Ce qui est attendu:
Reproduisez à l'identique, dans le texte sur le manga ci-dessous, tout ce qui va de « C'est fou de » jusqu'à « croisé sa grand-mère. ».

Texte de lecture:
C'est fou de se dire qu'on doit un manga à la fois aussi bon enfant et touchant à Robert Oppenheimer. C'est pas tant lui qui aura aiguisé les crayons, d'autant qu'il avait eu le mauvais sens de mourir quelques décennies avant la parution du manga. Mais il faut tout de même se dire que sans ce bon Robert - que les nippons ont un peu dans le nez - il n'y aurait pas eu de bombe atomique. Donc, pas de radiations à Hiroshima et, par conséquent, le père de l'auteur de cette autobiographie aurait pu subsister aux besoins de sa famille. À partir de là, Akihiro n'aurait vraisemblablement jamais croisé sa grand-mère.
C'est pas que je cherche à justifier l'usage de la bombe atomique sur des populations civiles.... mais voilà.

Extrait de données:
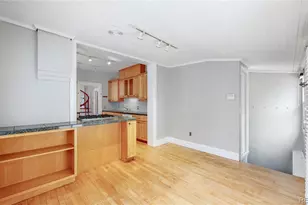 218 S Emerson St, Denver, CO 80209 - Photo 11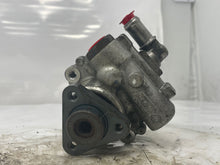 Load image into Gallery viewer, POWER STEERING PUMP Audi A4 2005 05 2006 06 07 08 09 - NW162978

Exercice corrigé:
C'est fou de se dire qu'on doit un manga à la fois aussi bon enfant et touchant à Robert Oppenheimer. C'est pas tant lui qui aura aiguisé les crayons, d'autant qu'il avait eu le mauvais sens de mourir quelques décennies avant la parution du manga. Mais il faut tout de même se dire que sans ce bon Robert - que les nippons ont un peu dans le nez - il n'y aurait pas eu de bombe atomique. Donc, pas de radiations à Hiroshima et, par conséquent, le père de l'auteur de cette autobiographie aurait pu subsister aux besoins de sa famille. À partir de là, Akihiro n'aurait vraisemblablement jamais croisé sa grand-mère.